▶ _ЗАДАНИЕ_
Кто, согласно тексту о ночлеге в деревне по пути в лагерь, заранее закупал вина на общую складчину?

По приходе в деревню нас размещали по избам, назначенным высылавшимися вперед квартиргерами; в каждой избе помещалось по отделению. Нас встречал уже накрытый стол с казенным ужином; но до этого ужина почти никто не дотрагивался. Начальник школы и ротный командир обходили все избы и, конечно, находили все в большом порядке и благочинии; но по удалении их декорация переменялась; казенные явства исчезали со стола и поступали в распоряжение прислуги, а на место их являлись разные закуски и целая батарея вин, которые предварительно закупались отделенным унтер-офицером на общую складчину. Тут начиналась безобразная попойка, приправленная циническими песнями, анекдотами и т. п. Мне было при первом походе в лагерь всего 15 лет; пить я, конечно, не имел никакой привычки и потому скоро совсем охмелел и уснул, подобно многим другим товарищам, тут же, в избе, на постланной на полу соломе. Что происходило после того, я не знаю, но думаю, что взрослые юноши не ограничивались одною попойкой, а завершали ночь и другими увеселениями в таком же вкусе.

▶ _ЗАПИСИ НАБОРА_
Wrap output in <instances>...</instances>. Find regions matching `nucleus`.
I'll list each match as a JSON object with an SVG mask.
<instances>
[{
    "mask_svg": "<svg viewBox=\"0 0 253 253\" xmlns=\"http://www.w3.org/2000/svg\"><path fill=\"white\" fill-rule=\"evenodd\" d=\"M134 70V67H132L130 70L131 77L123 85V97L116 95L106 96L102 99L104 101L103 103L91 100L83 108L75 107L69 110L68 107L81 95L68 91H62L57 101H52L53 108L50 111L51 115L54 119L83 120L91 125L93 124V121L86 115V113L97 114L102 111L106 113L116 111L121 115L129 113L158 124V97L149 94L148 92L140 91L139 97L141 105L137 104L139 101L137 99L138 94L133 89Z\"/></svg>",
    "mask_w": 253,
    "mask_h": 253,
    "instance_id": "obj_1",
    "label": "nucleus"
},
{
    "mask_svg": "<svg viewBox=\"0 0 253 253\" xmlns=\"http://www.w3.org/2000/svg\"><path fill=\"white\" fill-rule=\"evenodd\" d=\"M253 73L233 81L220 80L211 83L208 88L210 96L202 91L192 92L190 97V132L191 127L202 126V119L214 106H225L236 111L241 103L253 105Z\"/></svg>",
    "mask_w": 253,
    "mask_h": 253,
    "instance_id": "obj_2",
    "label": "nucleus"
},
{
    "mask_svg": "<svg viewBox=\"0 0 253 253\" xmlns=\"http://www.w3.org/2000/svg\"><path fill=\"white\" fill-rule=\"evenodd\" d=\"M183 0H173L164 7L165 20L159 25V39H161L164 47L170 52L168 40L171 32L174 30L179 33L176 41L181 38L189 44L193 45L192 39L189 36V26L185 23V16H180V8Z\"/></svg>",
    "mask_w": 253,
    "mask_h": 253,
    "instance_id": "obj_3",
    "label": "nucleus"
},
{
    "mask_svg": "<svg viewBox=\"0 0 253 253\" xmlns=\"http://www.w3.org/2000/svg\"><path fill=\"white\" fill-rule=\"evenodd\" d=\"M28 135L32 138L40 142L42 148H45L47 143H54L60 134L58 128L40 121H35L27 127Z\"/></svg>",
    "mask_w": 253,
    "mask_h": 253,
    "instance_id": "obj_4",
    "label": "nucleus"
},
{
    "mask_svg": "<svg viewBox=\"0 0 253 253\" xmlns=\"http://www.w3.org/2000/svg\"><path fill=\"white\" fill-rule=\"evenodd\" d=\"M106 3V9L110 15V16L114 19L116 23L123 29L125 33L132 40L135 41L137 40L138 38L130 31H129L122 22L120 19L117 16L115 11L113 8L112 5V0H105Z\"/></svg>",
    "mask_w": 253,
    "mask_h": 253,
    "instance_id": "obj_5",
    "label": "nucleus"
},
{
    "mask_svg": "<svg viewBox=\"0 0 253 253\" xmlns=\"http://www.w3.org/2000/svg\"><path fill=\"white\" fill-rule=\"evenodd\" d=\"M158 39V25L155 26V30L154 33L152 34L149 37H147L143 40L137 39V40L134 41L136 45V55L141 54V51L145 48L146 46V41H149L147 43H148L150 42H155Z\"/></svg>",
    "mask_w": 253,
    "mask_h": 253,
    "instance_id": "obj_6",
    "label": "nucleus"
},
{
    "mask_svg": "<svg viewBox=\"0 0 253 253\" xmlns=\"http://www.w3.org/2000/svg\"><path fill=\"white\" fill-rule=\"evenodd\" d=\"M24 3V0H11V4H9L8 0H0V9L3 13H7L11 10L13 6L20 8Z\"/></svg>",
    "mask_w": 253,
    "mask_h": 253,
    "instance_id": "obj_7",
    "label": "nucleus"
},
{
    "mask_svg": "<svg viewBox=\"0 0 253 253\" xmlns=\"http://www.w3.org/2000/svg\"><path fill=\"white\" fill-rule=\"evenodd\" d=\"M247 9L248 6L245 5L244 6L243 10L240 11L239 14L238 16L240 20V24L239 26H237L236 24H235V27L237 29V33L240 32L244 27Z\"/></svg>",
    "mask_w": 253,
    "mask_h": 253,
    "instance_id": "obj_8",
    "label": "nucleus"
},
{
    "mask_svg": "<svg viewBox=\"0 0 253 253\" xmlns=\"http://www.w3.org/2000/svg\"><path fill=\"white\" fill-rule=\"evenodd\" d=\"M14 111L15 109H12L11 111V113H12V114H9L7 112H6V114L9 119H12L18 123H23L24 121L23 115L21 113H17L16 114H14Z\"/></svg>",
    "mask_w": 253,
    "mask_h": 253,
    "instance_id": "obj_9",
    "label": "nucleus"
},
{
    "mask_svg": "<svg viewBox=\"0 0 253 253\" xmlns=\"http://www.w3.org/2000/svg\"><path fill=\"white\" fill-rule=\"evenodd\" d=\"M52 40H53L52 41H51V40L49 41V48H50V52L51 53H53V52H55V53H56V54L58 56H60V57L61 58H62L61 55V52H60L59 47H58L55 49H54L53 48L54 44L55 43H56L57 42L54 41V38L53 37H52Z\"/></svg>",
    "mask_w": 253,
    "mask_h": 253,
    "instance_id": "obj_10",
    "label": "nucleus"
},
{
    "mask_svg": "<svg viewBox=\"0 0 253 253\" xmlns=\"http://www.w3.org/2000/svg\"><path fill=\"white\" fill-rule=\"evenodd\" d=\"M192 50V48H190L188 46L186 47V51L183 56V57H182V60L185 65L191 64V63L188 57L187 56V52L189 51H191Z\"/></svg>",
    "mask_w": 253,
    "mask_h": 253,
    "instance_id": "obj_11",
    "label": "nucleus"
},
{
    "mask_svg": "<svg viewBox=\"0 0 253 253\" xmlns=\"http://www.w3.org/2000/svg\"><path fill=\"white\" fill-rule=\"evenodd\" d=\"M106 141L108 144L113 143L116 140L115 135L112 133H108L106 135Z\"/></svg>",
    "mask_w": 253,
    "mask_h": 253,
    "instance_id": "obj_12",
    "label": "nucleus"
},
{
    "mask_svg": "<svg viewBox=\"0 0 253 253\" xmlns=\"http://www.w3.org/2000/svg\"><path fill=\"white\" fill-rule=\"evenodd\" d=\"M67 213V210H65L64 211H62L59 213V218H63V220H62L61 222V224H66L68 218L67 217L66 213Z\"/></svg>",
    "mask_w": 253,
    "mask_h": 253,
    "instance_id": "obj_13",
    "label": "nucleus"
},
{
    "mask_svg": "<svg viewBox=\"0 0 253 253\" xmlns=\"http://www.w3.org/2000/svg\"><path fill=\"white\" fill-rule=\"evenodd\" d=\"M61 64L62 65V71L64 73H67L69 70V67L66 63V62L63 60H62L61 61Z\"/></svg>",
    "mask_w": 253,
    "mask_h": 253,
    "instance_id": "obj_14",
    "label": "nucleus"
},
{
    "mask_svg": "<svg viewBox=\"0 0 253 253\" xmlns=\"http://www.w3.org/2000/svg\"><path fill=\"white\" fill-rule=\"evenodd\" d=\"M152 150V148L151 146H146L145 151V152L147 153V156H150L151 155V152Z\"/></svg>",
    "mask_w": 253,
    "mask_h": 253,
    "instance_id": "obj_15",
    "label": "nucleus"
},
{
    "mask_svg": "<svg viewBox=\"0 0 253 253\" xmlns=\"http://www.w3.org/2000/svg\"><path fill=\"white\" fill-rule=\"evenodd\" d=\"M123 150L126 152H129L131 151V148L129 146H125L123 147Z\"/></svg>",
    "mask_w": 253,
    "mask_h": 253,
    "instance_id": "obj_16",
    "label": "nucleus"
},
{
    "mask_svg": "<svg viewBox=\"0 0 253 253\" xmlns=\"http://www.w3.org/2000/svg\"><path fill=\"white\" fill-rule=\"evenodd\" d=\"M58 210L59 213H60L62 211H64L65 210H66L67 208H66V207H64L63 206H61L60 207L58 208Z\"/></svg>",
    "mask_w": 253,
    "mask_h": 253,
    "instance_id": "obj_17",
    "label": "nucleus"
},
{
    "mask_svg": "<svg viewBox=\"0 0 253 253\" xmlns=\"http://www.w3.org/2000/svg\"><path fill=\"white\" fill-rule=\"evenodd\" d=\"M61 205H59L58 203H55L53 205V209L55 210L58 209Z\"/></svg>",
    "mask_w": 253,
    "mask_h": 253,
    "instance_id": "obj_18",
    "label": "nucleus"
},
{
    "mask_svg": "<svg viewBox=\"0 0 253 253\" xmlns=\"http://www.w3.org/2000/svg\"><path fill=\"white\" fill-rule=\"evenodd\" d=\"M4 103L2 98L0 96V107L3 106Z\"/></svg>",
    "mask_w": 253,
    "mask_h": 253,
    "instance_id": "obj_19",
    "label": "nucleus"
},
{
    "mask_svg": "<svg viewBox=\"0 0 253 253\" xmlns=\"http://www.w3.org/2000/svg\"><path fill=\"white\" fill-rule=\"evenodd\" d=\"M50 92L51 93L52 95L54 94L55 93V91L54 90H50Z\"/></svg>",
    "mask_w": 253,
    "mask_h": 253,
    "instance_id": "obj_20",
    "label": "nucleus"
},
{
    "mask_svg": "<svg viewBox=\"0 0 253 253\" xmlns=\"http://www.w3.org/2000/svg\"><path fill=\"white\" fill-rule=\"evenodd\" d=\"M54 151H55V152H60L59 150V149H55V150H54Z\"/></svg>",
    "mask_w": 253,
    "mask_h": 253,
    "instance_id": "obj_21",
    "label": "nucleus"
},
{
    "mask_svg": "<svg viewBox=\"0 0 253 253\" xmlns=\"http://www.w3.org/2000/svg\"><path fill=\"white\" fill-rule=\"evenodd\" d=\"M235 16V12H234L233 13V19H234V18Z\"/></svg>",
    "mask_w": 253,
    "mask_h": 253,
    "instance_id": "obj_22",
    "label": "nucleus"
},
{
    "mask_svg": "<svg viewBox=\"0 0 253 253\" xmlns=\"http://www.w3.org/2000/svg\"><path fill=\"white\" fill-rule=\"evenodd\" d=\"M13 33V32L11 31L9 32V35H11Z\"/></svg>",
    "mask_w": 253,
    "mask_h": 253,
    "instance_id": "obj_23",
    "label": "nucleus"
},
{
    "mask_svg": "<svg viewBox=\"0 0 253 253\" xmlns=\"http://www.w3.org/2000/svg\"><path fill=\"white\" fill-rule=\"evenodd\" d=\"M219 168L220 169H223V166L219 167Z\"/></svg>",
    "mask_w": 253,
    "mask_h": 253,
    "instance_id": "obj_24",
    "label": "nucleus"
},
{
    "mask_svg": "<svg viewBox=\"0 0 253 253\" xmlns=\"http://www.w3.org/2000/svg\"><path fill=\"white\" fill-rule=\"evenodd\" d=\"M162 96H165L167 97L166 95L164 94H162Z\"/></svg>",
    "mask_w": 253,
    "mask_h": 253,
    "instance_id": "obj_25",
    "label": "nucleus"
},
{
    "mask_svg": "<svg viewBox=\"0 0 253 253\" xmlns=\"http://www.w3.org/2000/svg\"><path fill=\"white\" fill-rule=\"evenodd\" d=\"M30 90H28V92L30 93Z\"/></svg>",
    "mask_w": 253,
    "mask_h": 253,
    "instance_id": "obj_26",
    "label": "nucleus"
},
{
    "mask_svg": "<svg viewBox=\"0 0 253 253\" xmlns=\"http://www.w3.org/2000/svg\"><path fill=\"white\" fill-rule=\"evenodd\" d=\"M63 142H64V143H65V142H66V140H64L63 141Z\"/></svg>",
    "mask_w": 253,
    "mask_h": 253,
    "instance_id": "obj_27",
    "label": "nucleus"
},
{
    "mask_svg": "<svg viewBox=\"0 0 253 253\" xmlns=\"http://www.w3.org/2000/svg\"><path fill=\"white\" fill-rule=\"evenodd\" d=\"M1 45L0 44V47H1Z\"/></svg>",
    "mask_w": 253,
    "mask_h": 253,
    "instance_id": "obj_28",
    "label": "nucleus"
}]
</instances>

▶ _ПРАВИЛЬНЫЙ ОТВЕТ_
Отделенный унтер-офицер.